In 1974, the International Women’s Year, the NFB established Studio D, a film studio dedicated to female filmmakers that became one of the Board’s most successful units. Studio D became the victim of budget cuts in 1996, but the NFB’s commitment to feminist films continued, announcing in 2016 a gender-parity initiative dedicating half of the Board’s productions and half of its funding to female filmmakers (a balance the NFB was close to achieving without the formal pledge anyways). Included here are two of Studio D’s most appreciated works – If You Love This Planet (1982), Terre Nash’s powerful depiction of Dr. Helen Caldicott cut against medical footage of Hiroshima survivors, nuclear test stock footage, and Cold War Hollywood movies (starring Ronald Reagan); and Flamenco at 5:15 (Cynthia Scott, 1983), an observational rumination on youth, tutelage, physicality, and flamenco’s theatrical impact.
As per the NFB:
This Oscar®-winning short film is comprised of a lecture given to students by outspoken nuclear critic Dr.

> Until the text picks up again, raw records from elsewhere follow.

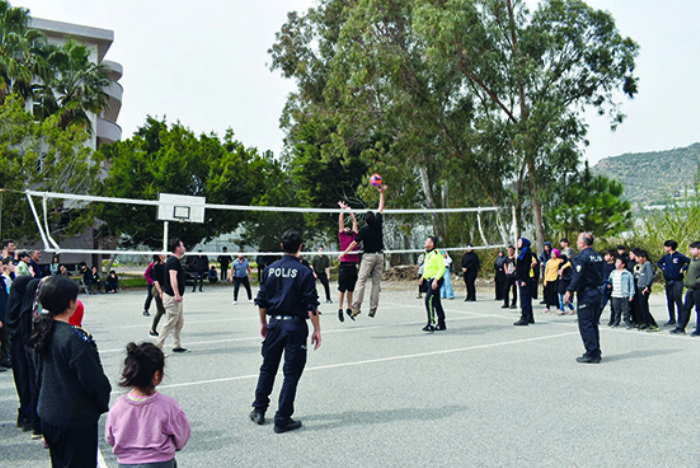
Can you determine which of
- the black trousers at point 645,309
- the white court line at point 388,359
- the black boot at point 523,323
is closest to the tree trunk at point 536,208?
the black trousers at point 645,309

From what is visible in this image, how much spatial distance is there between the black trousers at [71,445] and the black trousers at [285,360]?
2.09 m

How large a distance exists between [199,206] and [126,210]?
23.4 meters

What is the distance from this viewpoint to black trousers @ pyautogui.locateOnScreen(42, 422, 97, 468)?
344cm

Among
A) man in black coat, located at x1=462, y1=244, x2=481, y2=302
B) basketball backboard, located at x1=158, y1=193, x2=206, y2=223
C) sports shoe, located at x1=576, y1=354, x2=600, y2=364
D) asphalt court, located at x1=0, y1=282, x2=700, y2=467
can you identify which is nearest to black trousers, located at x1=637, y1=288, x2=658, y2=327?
asphalt court, located at x1=0, y1=282, x2=700, y2=467

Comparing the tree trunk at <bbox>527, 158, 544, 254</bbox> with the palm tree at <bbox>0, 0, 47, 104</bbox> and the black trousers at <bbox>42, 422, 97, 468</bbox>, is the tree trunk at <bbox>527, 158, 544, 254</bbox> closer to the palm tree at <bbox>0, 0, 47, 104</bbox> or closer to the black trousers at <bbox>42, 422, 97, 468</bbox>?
the black trousers at <bbox>42, 422, 97, 468</bbox>

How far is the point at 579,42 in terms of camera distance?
24.3 metres

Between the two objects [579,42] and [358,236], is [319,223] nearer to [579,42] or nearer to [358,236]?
[579,42]

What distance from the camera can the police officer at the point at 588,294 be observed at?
836cm

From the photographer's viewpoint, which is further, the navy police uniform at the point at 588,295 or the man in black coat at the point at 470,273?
the man in black coat at the point at 470,273

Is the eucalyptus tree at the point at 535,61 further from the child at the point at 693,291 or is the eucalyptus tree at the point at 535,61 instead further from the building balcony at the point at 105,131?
the building balcony at the point at 105,131

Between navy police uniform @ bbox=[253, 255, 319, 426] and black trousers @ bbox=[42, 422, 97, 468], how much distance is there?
2.11 metres

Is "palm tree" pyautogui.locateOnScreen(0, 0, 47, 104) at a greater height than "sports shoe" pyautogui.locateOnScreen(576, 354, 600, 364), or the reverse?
"palm tree" pyautogui.locateOnScreen(0, 0, 47, 104)

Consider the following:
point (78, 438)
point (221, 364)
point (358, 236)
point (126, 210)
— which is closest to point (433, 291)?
point (358, 236)

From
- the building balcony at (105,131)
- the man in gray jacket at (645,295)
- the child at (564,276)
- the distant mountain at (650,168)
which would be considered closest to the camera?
the man in gray jacket at (645,295)
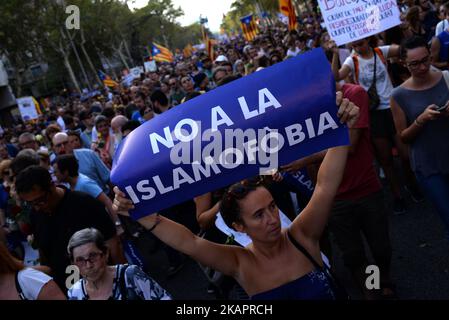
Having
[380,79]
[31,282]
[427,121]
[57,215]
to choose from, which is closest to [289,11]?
[380,79]

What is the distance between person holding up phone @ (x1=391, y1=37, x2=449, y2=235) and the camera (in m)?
3.34

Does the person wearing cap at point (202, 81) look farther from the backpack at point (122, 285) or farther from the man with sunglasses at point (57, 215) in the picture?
the backpack at point (122, 285)

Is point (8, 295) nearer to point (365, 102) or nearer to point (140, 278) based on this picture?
point (140, 278)

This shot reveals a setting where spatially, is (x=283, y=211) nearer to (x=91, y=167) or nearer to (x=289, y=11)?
(x=91, y=167)

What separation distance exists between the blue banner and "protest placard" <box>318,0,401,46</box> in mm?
3353

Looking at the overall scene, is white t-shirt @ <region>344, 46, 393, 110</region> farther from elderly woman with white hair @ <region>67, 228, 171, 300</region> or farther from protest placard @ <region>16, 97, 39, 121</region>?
protest placard @ <region>16, 97, 39, 121</region>

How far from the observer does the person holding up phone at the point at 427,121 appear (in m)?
3.34

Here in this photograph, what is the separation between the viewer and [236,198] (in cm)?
242

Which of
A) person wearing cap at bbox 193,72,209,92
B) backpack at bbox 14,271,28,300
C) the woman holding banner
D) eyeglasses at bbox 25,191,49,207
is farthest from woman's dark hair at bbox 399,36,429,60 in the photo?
person wearing cap at bbox 193,72,209,92

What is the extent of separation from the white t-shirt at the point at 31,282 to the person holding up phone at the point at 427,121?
2.64 meters

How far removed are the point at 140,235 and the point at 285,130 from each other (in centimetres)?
542

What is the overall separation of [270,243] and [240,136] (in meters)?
0.59

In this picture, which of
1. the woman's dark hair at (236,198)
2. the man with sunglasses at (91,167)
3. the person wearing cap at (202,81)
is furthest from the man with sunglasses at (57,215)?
the person wearing cap at (202,81)
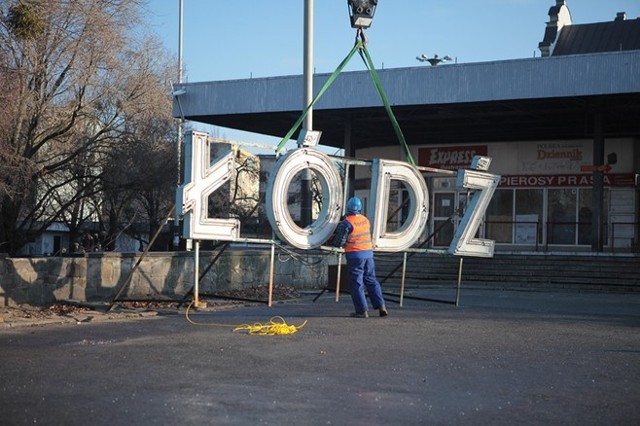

Helen Caldicott, president of Physicians for Social Responsibility in the USA. Her message is clear: disarmament cannot be postponed. Archival footage of the bombing of Hiroshima and images of its survivors seven months after the attack heighten the urgency of her message.
As per the NFB:
This Oscar®-winning short film is an impressionistic record of a flamenco dance class given to senior students of the National Ballet School of Canada by two great teachers from Spain, Susana and Antonio Robledo. The film shows the beautiful young North American dancers—inspired by the flamenco rhythms and mesmerized by Susana’s extraordinary energy—joyously merging with an ancient gypsy culture.